First, the protocol calls for larger sample size, participants’ follow-up, and a control group to improve the reliability of these results. Second, the recruitment was based on pragmatic sampling and included mostly women (80%). This gender imbalance may skew the analyses. In fact, Miller et al56 have described in a small sample, a significant difference in women’s serum oxytocin levels pre- and postinteraction with their dogs, while this difference was not observed in men. Third, some factors that may affect subjective well-being were not controlled. For instance, the modification of pharmacological treatment in patients suffering from pain or other comorbidities during the intervention should be taken into account.57 Fourth, the studies assessing behavioral disorders (eg, screaming, wandering, etc) seem warranted after a short exposure to Paro. Fifth, the choice of the I-PANAS SF scale limited the profile of recruited patients, since it demanded that patients be able to understand questions and produce coherent answers. Thus, we had to exclude patients with severe stages of major NCD, whereas other studies have reported higher effects of animal-like robots in these patients.25 Sixth, early-onset depression should be distinguished from late-onset depression, and neuropsychiatric comorbidities should be identified, to control these confounding variables.41 Finally, as mentioned earlier investigating patients’ past experience, will help to limit the consequences of negative reminiscences (as much as possible).

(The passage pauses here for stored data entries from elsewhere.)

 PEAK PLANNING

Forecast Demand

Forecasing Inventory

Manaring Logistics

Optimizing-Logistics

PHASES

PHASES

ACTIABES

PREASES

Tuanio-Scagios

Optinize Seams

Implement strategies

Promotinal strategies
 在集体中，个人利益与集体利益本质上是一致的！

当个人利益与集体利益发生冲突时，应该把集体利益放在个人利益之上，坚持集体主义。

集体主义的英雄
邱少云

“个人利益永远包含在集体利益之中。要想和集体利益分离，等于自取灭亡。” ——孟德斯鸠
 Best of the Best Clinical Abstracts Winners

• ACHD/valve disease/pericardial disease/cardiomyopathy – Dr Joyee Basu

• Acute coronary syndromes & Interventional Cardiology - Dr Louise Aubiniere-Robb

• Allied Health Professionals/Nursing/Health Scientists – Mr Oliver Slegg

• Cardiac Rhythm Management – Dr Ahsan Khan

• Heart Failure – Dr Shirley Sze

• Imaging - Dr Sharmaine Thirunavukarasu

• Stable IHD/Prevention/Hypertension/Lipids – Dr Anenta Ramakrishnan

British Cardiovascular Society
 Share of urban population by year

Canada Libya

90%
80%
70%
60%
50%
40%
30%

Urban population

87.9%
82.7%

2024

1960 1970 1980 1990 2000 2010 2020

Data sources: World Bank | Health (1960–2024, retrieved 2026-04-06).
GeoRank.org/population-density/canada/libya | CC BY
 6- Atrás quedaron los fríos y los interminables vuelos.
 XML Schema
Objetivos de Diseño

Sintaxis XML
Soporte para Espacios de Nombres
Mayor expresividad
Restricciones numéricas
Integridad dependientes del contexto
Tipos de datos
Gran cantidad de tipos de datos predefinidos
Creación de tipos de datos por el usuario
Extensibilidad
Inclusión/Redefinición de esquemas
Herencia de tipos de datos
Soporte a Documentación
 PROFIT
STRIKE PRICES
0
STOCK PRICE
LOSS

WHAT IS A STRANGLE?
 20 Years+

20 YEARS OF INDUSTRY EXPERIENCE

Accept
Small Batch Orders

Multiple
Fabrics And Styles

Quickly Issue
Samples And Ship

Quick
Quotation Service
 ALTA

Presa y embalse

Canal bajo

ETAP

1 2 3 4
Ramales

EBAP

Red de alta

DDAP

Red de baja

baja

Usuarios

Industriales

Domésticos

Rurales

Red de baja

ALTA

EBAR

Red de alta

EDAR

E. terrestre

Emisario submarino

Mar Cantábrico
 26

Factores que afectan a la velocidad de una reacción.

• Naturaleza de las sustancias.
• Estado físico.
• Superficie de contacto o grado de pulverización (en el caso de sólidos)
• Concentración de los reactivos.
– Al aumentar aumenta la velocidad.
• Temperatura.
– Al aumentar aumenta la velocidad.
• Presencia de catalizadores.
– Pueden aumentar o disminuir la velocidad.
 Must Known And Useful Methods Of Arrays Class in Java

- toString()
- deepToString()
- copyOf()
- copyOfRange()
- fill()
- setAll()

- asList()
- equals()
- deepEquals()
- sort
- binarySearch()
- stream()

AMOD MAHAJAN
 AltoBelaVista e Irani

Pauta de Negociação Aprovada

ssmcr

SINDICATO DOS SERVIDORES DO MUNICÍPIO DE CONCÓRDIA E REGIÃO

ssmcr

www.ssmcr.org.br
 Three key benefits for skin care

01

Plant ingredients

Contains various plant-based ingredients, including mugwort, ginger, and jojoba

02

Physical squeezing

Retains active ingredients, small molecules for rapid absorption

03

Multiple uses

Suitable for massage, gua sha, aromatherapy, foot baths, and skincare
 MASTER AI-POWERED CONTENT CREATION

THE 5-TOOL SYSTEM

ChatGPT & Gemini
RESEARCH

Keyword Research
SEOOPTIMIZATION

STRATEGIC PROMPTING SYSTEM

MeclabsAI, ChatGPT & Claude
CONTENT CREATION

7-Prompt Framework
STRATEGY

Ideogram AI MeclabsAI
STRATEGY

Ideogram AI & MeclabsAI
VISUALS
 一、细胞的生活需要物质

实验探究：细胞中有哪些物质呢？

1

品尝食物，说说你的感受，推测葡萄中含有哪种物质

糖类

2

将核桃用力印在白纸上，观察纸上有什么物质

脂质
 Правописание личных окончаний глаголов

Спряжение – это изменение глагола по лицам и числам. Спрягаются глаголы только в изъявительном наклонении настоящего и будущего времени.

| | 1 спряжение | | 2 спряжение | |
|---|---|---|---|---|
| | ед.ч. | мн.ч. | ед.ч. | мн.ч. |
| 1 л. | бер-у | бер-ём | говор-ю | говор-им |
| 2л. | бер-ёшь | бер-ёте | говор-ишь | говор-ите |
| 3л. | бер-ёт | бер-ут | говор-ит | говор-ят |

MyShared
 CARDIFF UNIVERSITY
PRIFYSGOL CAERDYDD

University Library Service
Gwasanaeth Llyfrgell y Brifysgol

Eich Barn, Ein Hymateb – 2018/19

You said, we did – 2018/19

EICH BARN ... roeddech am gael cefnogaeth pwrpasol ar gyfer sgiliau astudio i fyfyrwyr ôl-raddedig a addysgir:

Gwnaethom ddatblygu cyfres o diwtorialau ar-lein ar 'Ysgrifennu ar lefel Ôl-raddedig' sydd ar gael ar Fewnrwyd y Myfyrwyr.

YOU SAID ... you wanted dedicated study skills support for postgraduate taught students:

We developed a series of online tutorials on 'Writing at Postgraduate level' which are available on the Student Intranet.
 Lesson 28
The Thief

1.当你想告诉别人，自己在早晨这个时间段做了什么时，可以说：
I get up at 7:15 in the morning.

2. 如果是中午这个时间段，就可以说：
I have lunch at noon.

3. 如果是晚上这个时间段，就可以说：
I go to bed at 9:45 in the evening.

This study shows that a brief intervention using Paro without the simultaneous physical presence of a health care provider appears to improve the psychological well-being in patients with major NCD. Interestingly, analysis also revealed a differential effect depending on the neuropsychiatric profile. The intervention reduced the NA of agitated patients more significantly than those of depressed patients. From a qualitative perspective, Paro seems to stimulate PA and the reminiscing of memories. These results have paved the way for further research into short Paro robot exposure in patients with major NCD with neuropsychiatric problems.
This study was funded by the Group La Dynamique du Vieillir [Dynamics of Aging Group] (Programs Interdisciplinaires [interdisciplinary research program], Sorbonne Paris Cité [a research association of universities and higher education institutions in Paris and Seine-Saint-Denis] 2013–2017) and by La Fondation de France [a philanthropic foundation in France].
The authors report no conflicts of interest in this work.